The Google Story, by David A. Vise
The history of Google is something all of us should be looking at closely – especially those of us who work in marketing and the Internet. It is clear that we have been caught in the Google web, and that one company has become so powerful that it has changed and is changing some hitherto unassailable industries (newspapers, TV) and venturing in to ever more niche areas, thus changing or obliterating what are often new businesses. The recent chatter over the new Chrome OS, plus the very recent news that Microsoft has taken over from Google as the most popular consumer brand shows that Google is not afraid to step on some very big toes, or make enemies in what it sees as the short term.
This book is, ironically, the argument for the importance of the humble book. There is nothing new here for followers of blogs and Internet news. What is new, timely and awe inspiring is to hear the tale in one long prose account rather than in dribs and drabs. Vise tells the whole tale from the start of Google’s very short life, to how Google’s success in their search algorithm led them to stumble upon Pay Per Click advertising (PPC). The cash generated from this revenue stream has allowed Google to become a monolith – buying companies it sees as a threat or that may be one day useful, such as YouTube or what was to become Google Earth.
The philosophy of the company – its search to know everything – is one that sees it surprised when people get upset over its new technology. Street View on Google Maps, for example, caused a raft of privacy complaints which it was clear Google had not banked on, as did Gmail.
Google, like Microsoft before it, is close to having a monopoly of information and as such we should be wary of it. It is hard to see how in the next 5 or 10 years a company could match it, simply because a rival technology will be bought or their technology copied and blown out of the water with Google’s sheer weight. It is also hard to see any appetite for Google’s destruction from anywhere other than the big corporates it rivals. It provides great, useful software and services for free, paid for in a round-about way by advertisers who also get targeted, effective ads. Everyone is happy. Compare this to Microsoft’s monopoly of software which it could charge over the odds for. Yet monopolies are a bad thing.
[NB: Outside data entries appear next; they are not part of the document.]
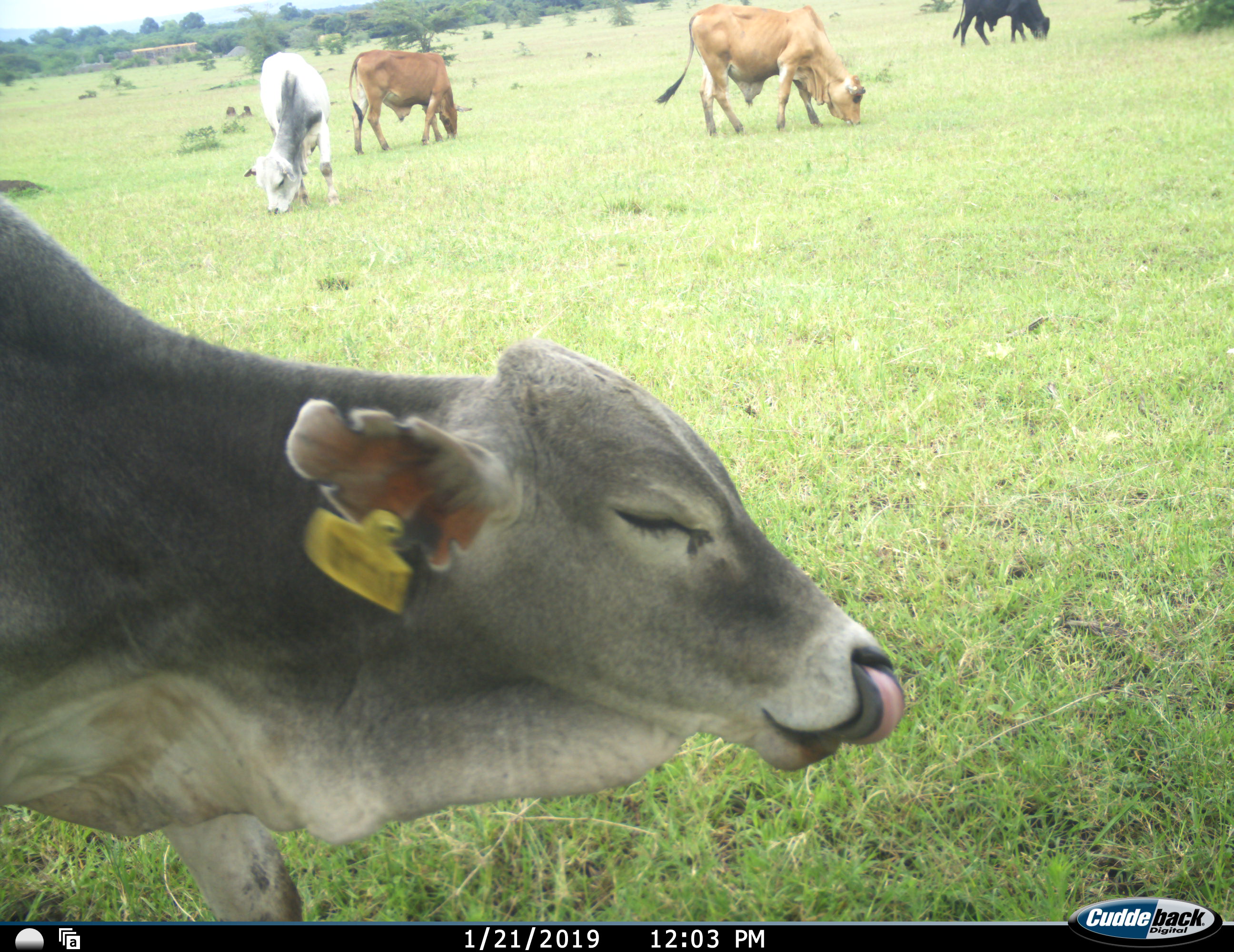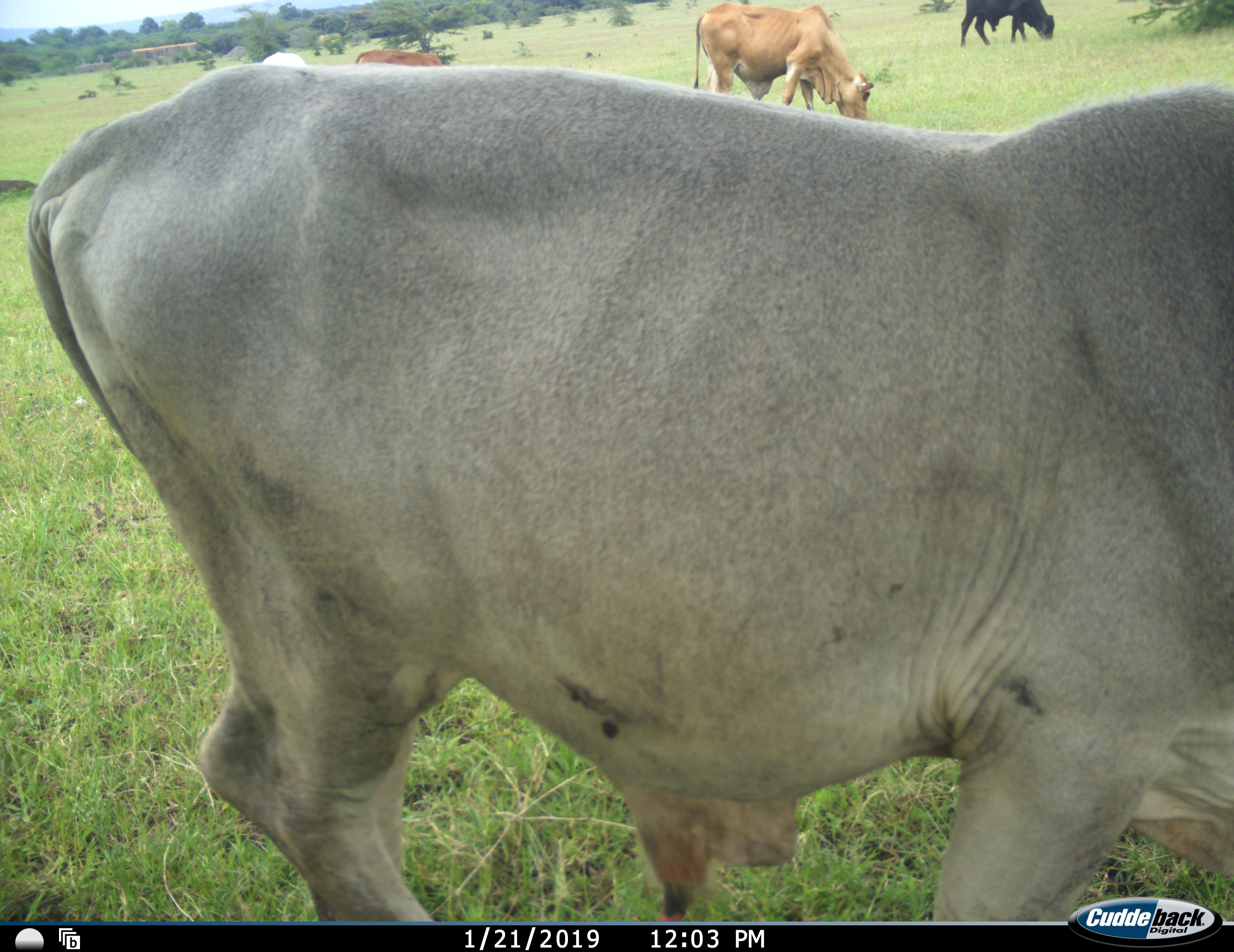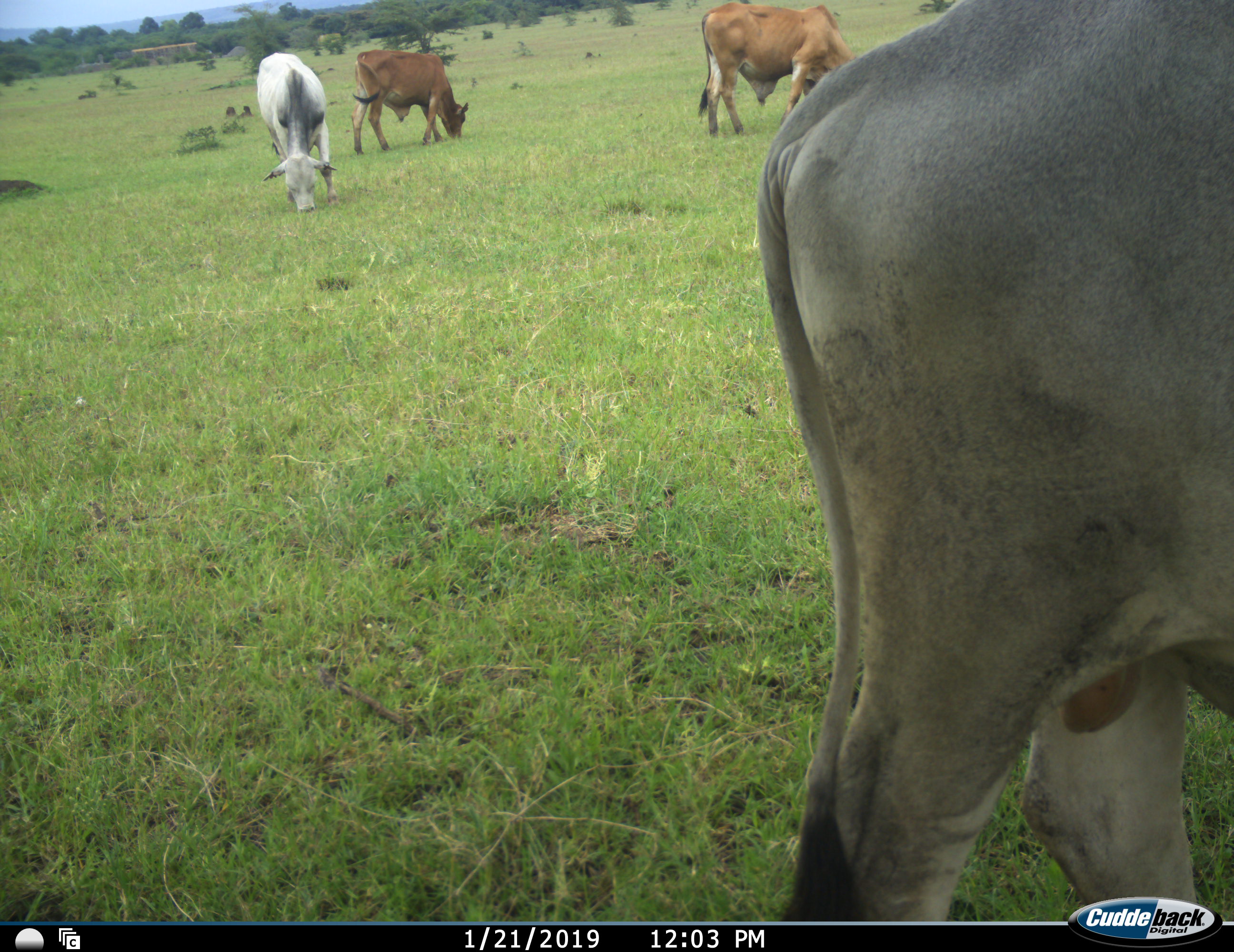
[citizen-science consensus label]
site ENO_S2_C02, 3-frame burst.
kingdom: Animalia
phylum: Chordata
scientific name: Vertebrata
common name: domestic animal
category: domesticanimal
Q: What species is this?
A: Domesticanimal (domestic animal) (Vertebrata).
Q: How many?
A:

Google is also, somehow, seen as a friendly organisation – a respected brand. Compare to Microsoft and IBM and you can see why they get frustrated. And don’t be fooled by Google’s insistence on OpenSource software – Google’s code is not OpenSource and it is perhaps one of the most secretive outfits around. It is its rivals, and those sites that its search cannot penetrate that it calls on to be OpenSource – Facebook is a walled garden that worries the Google founders.
The big corporates whose toes are trodden on should not be ignored however. Microsoft and Yahoo! fume not so quietly. Whole industries are rising up to the challenge – the latest concerted campaign coming from the newspaper industry – upset by the Google news service being a free alternative, but also a copy of their own salaried journalist’s work.
The awesome computing power of Google, based on its own architecture of cheap PCs linked together in local, custom made server farms, has also allowed it to venture into areas with massive investment and firepower. Gmail is one such area which steps on the toes of some very big monoliths of the web – Yahoo! and Microsoft – but it offers this clearly better service for free. Google Maps is another service, as is the incredible book scanning project that Google has undertaken. What worries Microsoft even more is the cloud computing of Microsoft Office-like applications like calendars and word processors.
Each new service is released quietly and is free. Some projects have little potential for revenue in the future, but are tried anyway. Google can do this because of its size and wealth, but of course there are casualties.
So search for this book, and read it before you go back to your Gmail, add a note to Google Calendar and then search your way to the nearest book shop on Google Maps (but don’t look on Google Books as the experience is just not the same).